What is the electromagnetic spectrum?



The electromagnetic spectrum, or EM spectrum, is the name given to the collection of all electromagnetic radiation in the universe. It is a type of energy that permeates the cosmos in the form of electric and magnetic waves, allowing the transfer of energy and information.

Discovered over a century ago, the electromagnetic spectrum is the basis on which our universe operates. Without it we could not see, the stars would not shine and life would not exist. It is one of the most important principles that govern everything around us.

It is also an invaluable tool, used by astronomers to probe the depths of the cosmos far beyond what only our eyes can see. The information carried by the electromagnetic spectrum provides almost all of our knowledge about the functioning of everything as we know it.

What is the electromagnetic spectrum?

The EM spectrum is a range of frequencies that corresponds to all the different forms of electromagnetic radiation in the universe. It starts at the highest frequencies, where the waves are stretched the most (low frequency) to very compact waves (high frequency).

These frequencies correspond to different levels of radiation, that is, the transmission of energy through the universe in the form of waves and particles. Low-frequency radiation has much longer wavelengths, which means that the distance between the radiation waves is long, up to several kilometers. At the other end of the spectrum, high frequency radiation has very short wavelengths, trillions of meters long.

The type of radiation emitted by an object depends on its temperature. Things that are cooler emit radiation at lower frequencies and therefore at longer wavelengths. Conversely, things that are warmer emit radiation at higher frequencies and shorter wavelengths.

How is the electromagnetic spectrum organized?

Electromagnetic spectrum diagram

A diagram of the electromagnetic spectrum. (Image credit: Getty Images)

There are seven groups of the electromagnetic spectrum. To the left of the electromagnetic spectrum are radio waves, the lowest frequency form of radiation with the longest wavelengths. Many natural objects emit radio waves, planets to the stars, but also to other phenomena, such as lightning.

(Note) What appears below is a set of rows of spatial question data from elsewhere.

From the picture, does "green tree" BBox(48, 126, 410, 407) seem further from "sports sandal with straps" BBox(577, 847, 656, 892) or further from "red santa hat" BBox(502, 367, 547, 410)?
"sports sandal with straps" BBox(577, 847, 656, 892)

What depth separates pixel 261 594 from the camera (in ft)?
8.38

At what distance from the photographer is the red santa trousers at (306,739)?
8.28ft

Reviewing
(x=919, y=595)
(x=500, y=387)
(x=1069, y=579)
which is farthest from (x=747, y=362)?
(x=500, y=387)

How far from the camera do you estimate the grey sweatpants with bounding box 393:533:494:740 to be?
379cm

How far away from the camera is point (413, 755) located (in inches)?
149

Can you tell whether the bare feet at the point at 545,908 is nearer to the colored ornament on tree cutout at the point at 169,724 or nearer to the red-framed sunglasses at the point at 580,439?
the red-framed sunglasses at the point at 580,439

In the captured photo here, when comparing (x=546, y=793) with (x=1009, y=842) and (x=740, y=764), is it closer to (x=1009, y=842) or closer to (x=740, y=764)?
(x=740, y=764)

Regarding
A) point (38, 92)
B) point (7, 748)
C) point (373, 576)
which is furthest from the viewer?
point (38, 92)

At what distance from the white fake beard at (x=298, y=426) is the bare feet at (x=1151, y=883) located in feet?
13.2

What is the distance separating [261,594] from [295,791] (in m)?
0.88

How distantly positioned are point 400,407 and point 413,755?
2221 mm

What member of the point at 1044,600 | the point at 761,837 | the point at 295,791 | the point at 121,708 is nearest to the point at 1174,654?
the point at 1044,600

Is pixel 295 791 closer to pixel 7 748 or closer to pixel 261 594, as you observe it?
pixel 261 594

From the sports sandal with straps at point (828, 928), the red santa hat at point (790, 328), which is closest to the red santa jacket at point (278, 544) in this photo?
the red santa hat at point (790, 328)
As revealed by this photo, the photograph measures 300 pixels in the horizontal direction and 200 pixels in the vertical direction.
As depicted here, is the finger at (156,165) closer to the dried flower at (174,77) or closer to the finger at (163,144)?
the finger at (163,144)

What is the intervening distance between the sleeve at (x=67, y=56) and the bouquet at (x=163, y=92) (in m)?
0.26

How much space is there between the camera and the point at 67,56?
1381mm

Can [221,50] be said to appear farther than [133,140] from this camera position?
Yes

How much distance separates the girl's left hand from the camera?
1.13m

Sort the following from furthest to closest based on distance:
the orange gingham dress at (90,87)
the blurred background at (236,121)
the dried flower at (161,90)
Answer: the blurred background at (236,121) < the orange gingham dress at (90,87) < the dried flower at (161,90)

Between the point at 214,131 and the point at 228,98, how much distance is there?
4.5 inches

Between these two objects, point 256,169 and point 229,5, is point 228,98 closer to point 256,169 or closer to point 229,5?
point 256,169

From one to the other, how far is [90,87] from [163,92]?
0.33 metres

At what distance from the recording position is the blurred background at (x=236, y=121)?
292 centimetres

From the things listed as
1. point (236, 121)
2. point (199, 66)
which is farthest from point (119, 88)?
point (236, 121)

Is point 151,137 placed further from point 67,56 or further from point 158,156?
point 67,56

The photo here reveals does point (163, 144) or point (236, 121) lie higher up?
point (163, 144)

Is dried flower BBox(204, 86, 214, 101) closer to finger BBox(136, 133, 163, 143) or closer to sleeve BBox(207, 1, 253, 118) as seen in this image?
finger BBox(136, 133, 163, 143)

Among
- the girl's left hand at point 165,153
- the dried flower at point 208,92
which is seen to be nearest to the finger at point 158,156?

Next are microwaves, followed by infrared, visible light (the form of radiation we can see), ultraviolet, x-rays, and gamma rays. All these forms of radiation travel at the same speed in the vacuum of space, the speed of light, or about 300 million meters per second (300,000 km / s).

Each type of EM radiation is created by particles accelerated by an electric field and producing oscillating waves of electric and magnetic fields. The distance between the peaks of these waves is the wavelength of the radiation, while the number of waves is the frequency.

Why is the electromagnetic spectrum important?

The EM spectrum is the means by which our universe transfers energy and information from one place to another. Depending on the type of radiation, however, different knowledge can be gleaned.

Radio waves and microwaves, with their long wavelengths, allow scientists to see in dense molecular clouds where stars are born, which are obscured by other wavelengths. Infrared waves transfer heat, while visible light allows us to see stars and other distant objects.

Ultraviolet light can show us the glow of emerging stars and also reveals the properties of some of the most energetic stars in the universe, such as pulsars. X-rays allow us to probe extremely hot places, such as near black holes Where neutron stars, while gamma rays come from extremely energetic events, such as neutron star collisions.

Who discovered the electromagnetic spectrum?

The discovery of the electromagnetic spectrum is not the result of one person, but rather the work of several scientists over more than a century, who have discovered the different categories of electromagnetic radiation that make up the EM spectrum as we know it. today.

The first discoveries that there were other wavelengths besides visible light came in the 19th century. In 1800, the British astronomer Sir William Herschel used a prism to separate the light and measure the temperature of the resulting colors. He found that beyond red light, where there was no light, the thermometer became hottest – due to invisible infrared light.

In 1867, the Scottish scientist James clerk maxwell predicts the existence of wavelengths in the other direction, beyond the purple end of visible light. The first radio waves, proving that this prediction is correct, were produced by the German physicist Heinrich Hertz in 1887. The last form of radiation to be discovered was x-rays, by the British physicist Ernest Rutherford, in 1914.

Related: How did we find out about the existence of atoms?

Why is the electromagnetic spectrum useful?

Outside of astronomy, we use the EM spectrum for all kinds of things on Earth. First of all, radio waves are very useful for communication, like television and radio, because their long wavelengths allow them to be easily transferred over great distances.

Microwaves are useful for cooking because their frequencies can be easily absorbed by molecules present inside food. Infrared waves are useful for electric heaters because infrared light causes the release of heat through chemical bonds, but also for night vision cameras because infrared cameras can see the glow of infrared light.

Visible light is of course crucial so that we can see everything around us. Ultraviolet radiation, while it can be harmful in large amounts by the sun, can also be used to sterilize water. And gamma rays are useful in medicine, such as targeting and destroying cancer cells.

There are many uses for the electromagnetic spectrum, without which we wouldn’t see much at all in the universe.